Çünkü okunuyordum. Çünkü Medya grup başkanı Kenan Tekdağ'ın değer verdiği isimlerden biriydim.

Dahası, yaptığım işle aldığım maaş arasında uçurum vardı. Bu kez. Yayın yönetmenim istiyordu, "yukarısı" istemiyordu.

Kimdi bu "yukarısı"?

Üç:

Bir gün. TRT Türk'ün yayın yönetmeni, çok yıllık dostum Ümit Sezgin "Sana kahveye geleyim" dedi.

Geldi. TRT Türk'de iletişim programı yapmamı istedi. Daha önce Metehan Demir, Ümit ve benim birlikte yaptığımız program epeyce ilgi çekmişti.

Ümit'e, Genel Müdürün bu tekliften bilgisi olup olmadığını sordum. "Var" dedi. Olmaması düşünülemezdi. Yine de burası Türkiye, bunu kendisinden duymak istediğimi söyledim.

Genel Müdür İbrahim Şahin'e konuyu açıp, düşüncesini sordum. "Elbette destekliyorum, bana düşen neyse yaparım" dedi.

Programın hazırlıkları başladı. Dekor yapıldı. Jenerik hazırlandı. Web sayfası açıldı. Epeyce para harcandı.

Yayından bir gün önce program iptal edildi. Yayın saatimize Afrika belgeseli kondu.

Yayın yönetmeni istedi. Genel Müdür istedi. Erdoğan'ın danışmanları şaşırdı. Yine de program yapılamadı.

"Yukarısı" yine devredeydi. Hayalet gibi beni medyada izliyor, yazmamı, konuşmamı istemiyordu. Neden?

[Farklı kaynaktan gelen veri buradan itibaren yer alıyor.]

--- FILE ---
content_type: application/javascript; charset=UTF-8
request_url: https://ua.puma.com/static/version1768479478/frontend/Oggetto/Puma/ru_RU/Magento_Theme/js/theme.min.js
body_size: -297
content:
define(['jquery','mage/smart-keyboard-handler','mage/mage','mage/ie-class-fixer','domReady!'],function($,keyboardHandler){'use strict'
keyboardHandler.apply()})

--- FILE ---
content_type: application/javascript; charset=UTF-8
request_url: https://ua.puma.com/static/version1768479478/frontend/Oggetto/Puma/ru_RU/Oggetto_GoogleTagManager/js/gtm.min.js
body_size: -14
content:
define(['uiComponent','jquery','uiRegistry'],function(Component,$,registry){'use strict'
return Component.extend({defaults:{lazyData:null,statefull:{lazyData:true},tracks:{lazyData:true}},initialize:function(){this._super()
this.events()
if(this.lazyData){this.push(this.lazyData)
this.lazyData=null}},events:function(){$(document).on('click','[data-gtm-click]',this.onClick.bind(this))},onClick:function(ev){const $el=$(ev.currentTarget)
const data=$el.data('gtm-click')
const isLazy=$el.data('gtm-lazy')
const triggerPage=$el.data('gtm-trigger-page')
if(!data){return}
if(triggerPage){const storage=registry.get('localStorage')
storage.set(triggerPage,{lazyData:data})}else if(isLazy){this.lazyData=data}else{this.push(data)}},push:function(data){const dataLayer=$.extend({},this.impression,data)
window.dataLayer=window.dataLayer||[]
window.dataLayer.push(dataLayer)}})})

Bilmiyoruz.

Şimdi.

Turgay Ciner'in Fetullah Gülen'e telefonda "Emirlerinizi bekliyorum" demesiyle cevabımı bulduğumu hissediyorum.

"Cemaat" kendisinden olmayanlara yaşama şansı bırakmıyor muydu?

Tam da Genelkurmay eski başkanı İlker Başbuğ'un Yargıtay'daki savunmasında "Asıl fail cemaattir" demesiyle, Ciner'in Gülen'den emirlerini beklemesi aynı resmi tamamlamıyor mu?

Lütfen biri bana, "O iş öyle değil, şöyle" desin.

AHMET HAKAN'DAN İSTEĞİM

Sevgili Ahmet kötü bir olay yaşadın. Üzüldük. Şimdi iyileşiyorsun. Seviniyoruz.

Yakında yazmaya da başlarsın. Yazılarını özledik.

Ama lütfen. İlk yazında.

Yeraltı dünyası isimleri arasında adı geçen Sedat Peker'le evde kahve içecek kadar samimi olmanın nedenini de yazarsan sevinirim.

Umarım beni kırmazsın, gözlerinden öperim.

HÜRRİYET'E TEŞEKKÜR

Bir zamanlar. Medya bu kadar kirlenmeden.

"Haberde fikr-i takip" kavramı vardı. Haber yapılır, sonra olanlar da haberleştirilirdi.

Sonra sonra o da unutulmuştu.

Hürriyet, Bağdat Caddesi'nde, çiçekçiyi ezen ve ortadan kaybolan sürücü konusunu takip etti. Sürücünün bulunamayışını haber yaptı.

Taa ki, sürücü tutuklanana kadar. İnsan böyle bir durumda şöyle demez mi: İyi ki Hürriyet var.

AKLIMDA KALAN

Poyrazköy davasının sonucu: Ergenekon, Balyoz davalarında olduğu gibi Poyrazköy davası da sonuçlandı. Tutuklananlar serbest kaldı, suçlananlar aklandı. Mahkeme sahte delil üretenler hakkında suç duyurusunda bulunma kararı aldı. Sahte delil üretenlerin hesap vermesi ve cezalandırılması konusunu takip edecek gazeteciler var. Belge kalpazanlarını unutmamak, unutturmamak gerekiyor. Suçlular tutuklanmadan, suçsuzlar rahat uyuyamaz.